## DATA FOR THE TASK
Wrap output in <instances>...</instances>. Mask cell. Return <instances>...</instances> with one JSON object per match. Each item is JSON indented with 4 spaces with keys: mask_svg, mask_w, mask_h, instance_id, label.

---

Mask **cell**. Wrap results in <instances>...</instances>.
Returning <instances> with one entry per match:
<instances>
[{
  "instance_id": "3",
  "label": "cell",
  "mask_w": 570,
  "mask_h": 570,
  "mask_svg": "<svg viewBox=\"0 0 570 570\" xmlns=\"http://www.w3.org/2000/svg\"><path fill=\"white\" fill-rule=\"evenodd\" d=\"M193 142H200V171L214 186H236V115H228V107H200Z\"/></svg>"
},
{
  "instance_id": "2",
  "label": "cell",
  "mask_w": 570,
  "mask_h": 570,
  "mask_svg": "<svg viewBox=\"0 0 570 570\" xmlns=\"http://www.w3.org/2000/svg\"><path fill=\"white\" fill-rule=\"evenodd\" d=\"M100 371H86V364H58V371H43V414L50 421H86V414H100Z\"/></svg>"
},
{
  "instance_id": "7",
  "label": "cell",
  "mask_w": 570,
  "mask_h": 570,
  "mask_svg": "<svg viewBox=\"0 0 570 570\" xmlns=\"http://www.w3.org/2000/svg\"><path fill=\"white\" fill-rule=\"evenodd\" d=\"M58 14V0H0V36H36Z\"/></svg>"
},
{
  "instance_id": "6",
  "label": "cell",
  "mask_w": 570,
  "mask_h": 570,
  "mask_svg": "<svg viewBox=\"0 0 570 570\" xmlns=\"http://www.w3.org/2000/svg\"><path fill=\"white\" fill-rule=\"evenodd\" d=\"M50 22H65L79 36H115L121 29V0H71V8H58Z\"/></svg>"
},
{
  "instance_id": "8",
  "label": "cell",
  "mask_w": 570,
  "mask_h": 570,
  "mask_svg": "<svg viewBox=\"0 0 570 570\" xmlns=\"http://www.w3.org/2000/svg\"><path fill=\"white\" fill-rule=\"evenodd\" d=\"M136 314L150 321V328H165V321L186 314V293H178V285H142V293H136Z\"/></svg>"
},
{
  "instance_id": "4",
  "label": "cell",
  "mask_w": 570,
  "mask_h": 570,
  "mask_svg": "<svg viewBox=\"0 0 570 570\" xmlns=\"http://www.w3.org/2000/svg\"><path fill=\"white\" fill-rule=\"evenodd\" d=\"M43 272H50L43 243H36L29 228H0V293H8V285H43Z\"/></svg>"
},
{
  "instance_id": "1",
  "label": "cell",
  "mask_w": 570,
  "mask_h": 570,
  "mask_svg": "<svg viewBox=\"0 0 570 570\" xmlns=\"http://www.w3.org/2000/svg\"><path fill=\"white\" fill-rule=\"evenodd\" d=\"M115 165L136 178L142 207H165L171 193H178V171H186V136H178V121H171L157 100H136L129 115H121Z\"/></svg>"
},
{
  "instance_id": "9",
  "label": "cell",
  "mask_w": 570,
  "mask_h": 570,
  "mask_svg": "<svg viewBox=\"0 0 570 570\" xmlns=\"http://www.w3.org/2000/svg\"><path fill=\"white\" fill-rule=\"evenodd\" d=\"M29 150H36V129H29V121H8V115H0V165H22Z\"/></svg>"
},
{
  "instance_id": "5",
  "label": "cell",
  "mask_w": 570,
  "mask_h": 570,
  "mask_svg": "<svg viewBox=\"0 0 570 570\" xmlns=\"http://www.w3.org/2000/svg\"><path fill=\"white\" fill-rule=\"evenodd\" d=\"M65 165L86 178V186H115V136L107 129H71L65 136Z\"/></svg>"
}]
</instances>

* * *

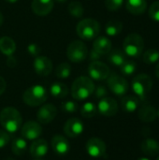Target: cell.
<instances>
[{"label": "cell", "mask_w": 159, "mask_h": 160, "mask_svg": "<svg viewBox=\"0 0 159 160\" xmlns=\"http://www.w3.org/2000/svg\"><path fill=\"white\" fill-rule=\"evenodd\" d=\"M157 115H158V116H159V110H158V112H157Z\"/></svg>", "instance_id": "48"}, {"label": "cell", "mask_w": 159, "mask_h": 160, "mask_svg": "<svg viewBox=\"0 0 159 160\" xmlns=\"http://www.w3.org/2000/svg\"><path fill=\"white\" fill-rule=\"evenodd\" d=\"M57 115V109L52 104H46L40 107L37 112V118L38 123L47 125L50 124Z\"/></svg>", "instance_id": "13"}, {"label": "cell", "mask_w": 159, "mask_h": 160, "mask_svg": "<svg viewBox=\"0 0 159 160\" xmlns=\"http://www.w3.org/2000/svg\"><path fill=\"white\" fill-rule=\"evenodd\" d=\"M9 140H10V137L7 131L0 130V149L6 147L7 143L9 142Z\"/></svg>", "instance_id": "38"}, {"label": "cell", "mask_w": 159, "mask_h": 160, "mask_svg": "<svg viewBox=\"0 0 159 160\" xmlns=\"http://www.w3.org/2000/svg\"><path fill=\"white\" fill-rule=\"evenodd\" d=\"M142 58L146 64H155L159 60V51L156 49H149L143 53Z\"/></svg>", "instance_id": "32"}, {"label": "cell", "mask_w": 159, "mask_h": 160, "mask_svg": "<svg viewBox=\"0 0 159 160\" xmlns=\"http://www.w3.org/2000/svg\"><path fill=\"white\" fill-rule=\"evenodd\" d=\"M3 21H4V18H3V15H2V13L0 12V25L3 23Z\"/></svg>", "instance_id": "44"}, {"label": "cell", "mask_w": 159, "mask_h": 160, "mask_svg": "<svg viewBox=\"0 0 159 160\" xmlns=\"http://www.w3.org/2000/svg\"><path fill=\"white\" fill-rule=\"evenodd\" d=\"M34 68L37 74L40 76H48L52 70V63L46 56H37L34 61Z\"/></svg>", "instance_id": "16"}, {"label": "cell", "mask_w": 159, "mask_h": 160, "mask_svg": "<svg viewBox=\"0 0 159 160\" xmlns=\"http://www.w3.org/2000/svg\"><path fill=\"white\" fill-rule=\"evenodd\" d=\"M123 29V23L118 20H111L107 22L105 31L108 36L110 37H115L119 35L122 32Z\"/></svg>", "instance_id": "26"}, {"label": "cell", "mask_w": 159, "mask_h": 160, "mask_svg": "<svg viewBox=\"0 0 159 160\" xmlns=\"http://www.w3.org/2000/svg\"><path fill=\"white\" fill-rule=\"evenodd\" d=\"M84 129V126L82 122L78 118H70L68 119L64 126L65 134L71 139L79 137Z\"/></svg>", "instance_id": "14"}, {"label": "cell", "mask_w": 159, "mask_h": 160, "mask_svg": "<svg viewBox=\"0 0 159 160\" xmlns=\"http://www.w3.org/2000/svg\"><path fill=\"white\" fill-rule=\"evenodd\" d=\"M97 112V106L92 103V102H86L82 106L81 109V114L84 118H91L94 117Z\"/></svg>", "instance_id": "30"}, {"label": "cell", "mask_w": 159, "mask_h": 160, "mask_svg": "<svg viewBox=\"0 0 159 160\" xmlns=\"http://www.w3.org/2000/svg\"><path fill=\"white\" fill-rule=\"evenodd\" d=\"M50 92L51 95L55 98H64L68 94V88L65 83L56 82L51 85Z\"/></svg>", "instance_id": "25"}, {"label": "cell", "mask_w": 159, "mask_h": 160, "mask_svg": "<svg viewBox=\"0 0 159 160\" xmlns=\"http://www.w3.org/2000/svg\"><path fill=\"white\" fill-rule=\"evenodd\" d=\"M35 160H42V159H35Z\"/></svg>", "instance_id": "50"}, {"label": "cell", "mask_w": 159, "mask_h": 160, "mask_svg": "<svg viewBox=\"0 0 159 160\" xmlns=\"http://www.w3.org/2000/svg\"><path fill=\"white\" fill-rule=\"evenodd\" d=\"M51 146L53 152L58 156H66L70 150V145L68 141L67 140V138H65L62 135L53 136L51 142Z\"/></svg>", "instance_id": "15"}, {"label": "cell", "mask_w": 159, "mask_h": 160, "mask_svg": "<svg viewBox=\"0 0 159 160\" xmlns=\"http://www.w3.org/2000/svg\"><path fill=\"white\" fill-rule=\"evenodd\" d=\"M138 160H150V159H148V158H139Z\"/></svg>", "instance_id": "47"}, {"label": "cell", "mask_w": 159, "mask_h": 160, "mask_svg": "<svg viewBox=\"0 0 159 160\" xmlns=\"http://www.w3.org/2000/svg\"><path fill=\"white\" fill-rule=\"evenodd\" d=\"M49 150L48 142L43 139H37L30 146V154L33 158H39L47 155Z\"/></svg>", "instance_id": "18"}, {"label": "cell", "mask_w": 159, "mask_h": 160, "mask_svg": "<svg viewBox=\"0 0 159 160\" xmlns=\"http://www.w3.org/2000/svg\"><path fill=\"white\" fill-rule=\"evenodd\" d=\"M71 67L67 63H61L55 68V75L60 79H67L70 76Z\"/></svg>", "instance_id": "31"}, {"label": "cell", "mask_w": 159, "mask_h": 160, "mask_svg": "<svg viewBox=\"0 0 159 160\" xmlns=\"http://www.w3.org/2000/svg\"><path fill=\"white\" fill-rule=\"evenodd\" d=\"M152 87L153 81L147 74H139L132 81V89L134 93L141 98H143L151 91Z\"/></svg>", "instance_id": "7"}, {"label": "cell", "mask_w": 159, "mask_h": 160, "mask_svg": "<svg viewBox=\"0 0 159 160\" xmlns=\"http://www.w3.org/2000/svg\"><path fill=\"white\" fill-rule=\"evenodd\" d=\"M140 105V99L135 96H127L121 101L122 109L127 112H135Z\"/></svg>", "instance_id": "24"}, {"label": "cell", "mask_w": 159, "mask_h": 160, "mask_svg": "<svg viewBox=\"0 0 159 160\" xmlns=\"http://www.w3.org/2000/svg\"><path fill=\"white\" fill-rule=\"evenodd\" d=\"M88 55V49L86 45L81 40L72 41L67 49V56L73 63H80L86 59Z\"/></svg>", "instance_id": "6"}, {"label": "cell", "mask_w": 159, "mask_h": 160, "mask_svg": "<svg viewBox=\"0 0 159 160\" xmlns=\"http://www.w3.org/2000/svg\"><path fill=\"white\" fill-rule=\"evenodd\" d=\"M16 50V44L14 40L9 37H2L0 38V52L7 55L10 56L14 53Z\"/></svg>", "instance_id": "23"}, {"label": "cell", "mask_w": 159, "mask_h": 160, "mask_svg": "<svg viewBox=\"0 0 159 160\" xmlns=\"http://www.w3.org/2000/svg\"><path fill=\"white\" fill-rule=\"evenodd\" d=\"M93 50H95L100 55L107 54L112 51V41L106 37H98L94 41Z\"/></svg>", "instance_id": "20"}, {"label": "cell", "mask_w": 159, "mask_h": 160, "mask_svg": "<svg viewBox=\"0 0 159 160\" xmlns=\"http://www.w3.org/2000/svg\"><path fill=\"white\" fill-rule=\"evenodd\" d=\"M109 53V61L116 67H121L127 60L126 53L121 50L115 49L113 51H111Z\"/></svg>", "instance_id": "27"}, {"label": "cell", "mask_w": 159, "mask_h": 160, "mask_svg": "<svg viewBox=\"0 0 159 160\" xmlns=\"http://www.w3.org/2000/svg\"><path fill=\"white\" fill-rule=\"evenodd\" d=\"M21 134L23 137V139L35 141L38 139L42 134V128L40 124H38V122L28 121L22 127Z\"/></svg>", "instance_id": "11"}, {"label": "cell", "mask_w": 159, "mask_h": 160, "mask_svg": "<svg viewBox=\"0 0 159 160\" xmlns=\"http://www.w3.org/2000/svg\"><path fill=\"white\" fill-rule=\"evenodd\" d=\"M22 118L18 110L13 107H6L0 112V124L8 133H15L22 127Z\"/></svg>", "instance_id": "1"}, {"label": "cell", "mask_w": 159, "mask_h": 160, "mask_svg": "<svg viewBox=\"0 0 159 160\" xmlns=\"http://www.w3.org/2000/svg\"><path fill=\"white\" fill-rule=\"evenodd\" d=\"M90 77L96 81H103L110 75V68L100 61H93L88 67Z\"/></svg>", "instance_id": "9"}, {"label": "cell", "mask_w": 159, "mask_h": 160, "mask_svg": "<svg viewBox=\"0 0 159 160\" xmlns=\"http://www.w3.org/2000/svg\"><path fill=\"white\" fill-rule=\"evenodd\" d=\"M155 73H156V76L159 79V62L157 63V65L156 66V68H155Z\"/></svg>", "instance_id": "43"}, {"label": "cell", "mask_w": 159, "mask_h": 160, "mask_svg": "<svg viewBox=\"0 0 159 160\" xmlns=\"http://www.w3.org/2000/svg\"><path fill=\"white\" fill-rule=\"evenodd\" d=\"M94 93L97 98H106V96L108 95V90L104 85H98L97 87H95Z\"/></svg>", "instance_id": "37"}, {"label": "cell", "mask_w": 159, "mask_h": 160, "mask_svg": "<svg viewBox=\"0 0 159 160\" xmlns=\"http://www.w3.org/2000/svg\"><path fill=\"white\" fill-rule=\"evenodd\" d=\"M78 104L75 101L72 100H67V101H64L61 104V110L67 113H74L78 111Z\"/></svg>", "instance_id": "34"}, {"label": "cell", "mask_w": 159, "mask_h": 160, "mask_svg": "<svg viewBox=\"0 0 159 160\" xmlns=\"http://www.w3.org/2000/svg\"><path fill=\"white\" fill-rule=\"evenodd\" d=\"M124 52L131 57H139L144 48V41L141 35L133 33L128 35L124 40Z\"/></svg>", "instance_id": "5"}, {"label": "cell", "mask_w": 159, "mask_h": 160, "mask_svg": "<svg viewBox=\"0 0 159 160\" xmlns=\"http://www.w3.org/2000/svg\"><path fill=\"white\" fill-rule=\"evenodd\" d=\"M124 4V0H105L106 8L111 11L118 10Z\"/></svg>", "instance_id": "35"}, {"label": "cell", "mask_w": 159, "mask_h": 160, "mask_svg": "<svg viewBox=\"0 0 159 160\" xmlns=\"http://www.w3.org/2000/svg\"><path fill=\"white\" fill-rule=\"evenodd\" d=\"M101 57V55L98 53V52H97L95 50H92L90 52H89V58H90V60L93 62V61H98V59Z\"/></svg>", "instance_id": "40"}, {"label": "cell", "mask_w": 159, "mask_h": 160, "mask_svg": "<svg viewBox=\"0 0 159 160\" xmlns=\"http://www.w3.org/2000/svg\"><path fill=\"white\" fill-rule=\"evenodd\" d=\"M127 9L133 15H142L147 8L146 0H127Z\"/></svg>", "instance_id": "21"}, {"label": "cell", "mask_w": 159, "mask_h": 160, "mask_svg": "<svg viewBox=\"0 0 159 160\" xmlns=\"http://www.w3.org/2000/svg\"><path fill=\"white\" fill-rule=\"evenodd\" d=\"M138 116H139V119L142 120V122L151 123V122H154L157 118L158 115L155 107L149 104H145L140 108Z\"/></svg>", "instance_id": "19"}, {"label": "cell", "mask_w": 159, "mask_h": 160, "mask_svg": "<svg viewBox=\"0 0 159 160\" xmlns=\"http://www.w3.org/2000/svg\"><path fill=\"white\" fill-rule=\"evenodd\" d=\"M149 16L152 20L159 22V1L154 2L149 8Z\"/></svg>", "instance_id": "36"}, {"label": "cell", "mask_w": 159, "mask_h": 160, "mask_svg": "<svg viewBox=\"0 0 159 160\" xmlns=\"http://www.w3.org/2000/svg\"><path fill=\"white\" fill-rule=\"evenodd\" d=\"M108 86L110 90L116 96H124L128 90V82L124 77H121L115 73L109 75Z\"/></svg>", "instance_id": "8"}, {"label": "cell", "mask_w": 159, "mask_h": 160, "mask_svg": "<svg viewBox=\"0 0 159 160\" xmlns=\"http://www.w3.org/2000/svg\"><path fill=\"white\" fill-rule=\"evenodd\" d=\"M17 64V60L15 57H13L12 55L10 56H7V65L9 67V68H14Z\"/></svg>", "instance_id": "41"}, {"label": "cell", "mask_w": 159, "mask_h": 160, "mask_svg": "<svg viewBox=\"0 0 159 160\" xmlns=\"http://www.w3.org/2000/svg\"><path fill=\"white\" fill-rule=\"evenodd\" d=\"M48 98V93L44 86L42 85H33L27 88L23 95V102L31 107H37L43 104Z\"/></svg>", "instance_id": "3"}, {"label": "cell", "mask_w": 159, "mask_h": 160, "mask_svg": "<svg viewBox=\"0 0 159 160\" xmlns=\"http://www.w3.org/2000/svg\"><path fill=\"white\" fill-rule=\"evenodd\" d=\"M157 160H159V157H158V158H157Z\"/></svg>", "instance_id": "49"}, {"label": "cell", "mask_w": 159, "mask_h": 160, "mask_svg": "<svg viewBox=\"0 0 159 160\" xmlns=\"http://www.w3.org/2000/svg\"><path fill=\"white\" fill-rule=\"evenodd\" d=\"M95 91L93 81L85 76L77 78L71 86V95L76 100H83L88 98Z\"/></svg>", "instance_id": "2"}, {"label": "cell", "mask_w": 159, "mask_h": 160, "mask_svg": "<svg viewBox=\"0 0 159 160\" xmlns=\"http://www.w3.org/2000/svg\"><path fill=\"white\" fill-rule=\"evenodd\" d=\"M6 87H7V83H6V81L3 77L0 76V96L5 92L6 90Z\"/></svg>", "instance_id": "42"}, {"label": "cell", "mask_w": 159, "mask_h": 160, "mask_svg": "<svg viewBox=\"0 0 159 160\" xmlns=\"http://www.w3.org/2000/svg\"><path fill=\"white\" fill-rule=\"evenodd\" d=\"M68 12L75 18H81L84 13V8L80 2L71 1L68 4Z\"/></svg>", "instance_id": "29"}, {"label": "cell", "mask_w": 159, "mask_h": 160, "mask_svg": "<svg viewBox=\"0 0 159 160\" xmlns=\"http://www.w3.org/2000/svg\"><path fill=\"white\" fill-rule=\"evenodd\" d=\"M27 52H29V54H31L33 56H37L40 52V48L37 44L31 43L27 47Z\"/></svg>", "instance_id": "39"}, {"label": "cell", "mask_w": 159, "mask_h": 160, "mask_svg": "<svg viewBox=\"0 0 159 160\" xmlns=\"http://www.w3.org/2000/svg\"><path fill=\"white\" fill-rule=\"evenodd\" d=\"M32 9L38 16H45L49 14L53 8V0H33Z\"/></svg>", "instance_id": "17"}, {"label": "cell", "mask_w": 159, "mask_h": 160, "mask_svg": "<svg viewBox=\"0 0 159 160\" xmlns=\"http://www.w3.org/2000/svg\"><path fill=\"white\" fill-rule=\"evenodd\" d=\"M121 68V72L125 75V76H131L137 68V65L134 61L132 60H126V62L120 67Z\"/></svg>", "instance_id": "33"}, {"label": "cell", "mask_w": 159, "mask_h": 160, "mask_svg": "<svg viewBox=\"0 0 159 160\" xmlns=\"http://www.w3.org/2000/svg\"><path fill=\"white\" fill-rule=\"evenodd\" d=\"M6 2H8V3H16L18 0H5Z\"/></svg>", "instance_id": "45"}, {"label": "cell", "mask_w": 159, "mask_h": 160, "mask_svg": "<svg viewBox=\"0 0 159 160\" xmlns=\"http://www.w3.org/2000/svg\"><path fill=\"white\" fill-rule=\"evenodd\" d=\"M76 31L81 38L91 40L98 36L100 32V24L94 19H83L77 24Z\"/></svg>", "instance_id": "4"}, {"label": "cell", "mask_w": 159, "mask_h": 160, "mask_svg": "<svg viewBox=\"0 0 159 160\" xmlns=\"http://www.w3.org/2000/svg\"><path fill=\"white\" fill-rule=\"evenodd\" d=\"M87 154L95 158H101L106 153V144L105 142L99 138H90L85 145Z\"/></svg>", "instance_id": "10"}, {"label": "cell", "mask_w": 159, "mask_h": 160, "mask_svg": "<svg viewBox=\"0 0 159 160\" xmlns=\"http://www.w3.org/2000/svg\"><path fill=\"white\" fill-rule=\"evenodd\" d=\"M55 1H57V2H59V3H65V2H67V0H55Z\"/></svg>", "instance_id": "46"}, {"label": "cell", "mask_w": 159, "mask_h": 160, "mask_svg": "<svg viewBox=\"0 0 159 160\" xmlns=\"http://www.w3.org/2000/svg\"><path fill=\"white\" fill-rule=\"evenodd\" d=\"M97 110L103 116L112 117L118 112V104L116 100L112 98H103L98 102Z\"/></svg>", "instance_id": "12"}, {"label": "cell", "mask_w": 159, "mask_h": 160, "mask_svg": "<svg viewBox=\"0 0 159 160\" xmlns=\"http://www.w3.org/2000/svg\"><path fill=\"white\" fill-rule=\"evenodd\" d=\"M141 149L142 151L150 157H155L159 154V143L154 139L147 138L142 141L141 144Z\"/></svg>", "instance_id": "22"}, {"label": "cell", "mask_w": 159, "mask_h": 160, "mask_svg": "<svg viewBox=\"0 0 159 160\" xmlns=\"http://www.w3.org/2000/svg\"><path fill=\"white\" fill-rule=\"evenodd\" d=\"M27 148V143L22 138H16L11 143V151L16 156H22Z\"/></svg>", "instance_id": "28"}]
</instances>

## WORK INSTRUCTIONS
From the listing above, pull out every line containing the string "instances" and copy each one unchanged.

## FULL OUTPUT
Wrap output in <instances>...</instances>. Mask cell. Return <instances>...</instances> with one JSON object per match. Each item is JSON indented with 4 spaces with keys: mask_svg, mask_w, mask_h, instance_id, label.
Mask **cell**. Wrap results in <instances>...</instances>.
Returning <instances> with one entry per match:
<instances>
</instances>
<instances>
</instances>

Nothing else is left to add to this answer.